Workers GettyImages-1151863802

The House of Representatives is expected to vote this week on the Protecting the Right to Organize (PRO) Act. The legislation’s goal is to increase union membership. It has significant negative tradeoffs for workers, as my former CEI colleague Trey Kovacs and several others pointed out in a recent paper. Specifically, the bill would:

  • Essentially nullifies 28 states’ right to work laws. In these states, workers at a unionized workplace may choose whether or not they want the union to represent them. The PRO Act would require non-union workers to pay union dues as a condition of employment, even when they opt out of union representation.
  • Force employers to provide unions with employees’ personal information, including home addresses, working hours, phone numbers, and email addresses. Unions have already used such information before to pressure workers to support unionization campaigns.

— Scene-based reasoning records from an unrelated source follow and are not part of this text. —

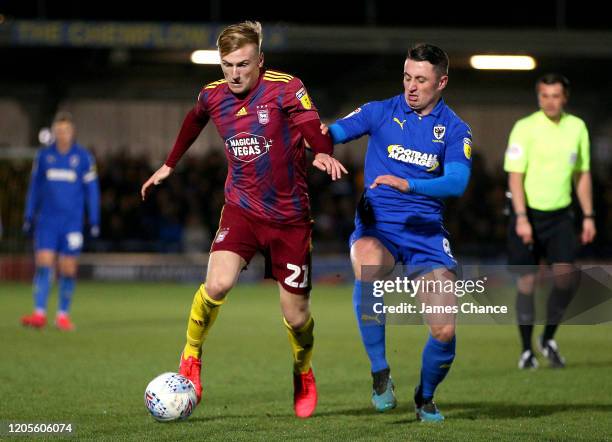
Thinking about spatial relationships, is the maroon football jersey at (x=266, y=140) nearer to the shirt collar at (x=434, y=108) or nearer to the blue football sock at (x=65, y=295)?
the shirt collar at (x=434, y=108)

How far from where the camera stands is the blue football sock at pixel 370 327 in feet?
19.9

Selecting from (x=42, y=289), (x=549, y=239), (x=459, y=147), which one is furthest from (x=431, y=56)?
(x=42, y=289)

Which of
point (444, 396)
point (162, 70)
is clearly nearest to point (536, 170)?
point (444, 396)

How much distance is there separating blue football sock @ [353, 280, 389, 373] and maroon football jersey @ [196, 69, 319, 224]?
52 cm

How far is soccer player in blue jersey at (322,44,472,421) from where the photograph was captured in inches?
230

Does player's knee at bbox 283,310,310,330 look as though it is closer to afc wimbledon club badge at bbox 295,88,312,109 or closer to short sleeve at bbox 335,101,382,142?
short sleeve at bbox 335,101,382,142

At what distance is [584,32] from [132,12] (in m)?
8.86

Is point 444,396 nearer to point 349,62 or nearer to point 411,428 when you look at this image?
point 411,428

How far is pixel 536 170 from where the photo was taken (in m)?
8.59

As Kovacs writes: “In one example, the Communication Workers of America Local 1103 used a workers’ personal data to sign her up for unwanted magazine subscriptions and consumer products. She was billed thousands of dollars and had to spend hours each day unsubscribing herself.”
  • Codify “card-check” organizing, which was abused during an organizing drive at Volkswagen’s Chattanooga, Tennessee plant. Eight workers publicly complained that the union told them the cards they were asked to sign were not votes in favor of unionization. The union later used those cards as proof that workers wanted to unionize the plant. In another incident, an organizer for the United Steelworkers was asked to threaten migrant workers by reporting them to immigration officials if they did not support unionizing their workplace. The organizer quit rather than follow orders. The PRO Act, by codifying card check, along with the provision for mandatory disclosure of workers’ personal information to unions, would make such abuses much easier to carry out.
  • Change the definition of terms such as “joint employer” to make it easier to unionize contract workers and franchises. Changes to the definition of “employee” would add restrictions and reduce workplace flexibility so more workers become union-eligible, even if the affected workers do not want those restrictions.

While the PRO Act will likely pass the House, the Senate is unlikely to consider the bill. But as essentially a wish-list item for a major political constituency, some version of the PRO Act will likely be reintroduced when the 117th Congress convenes next January.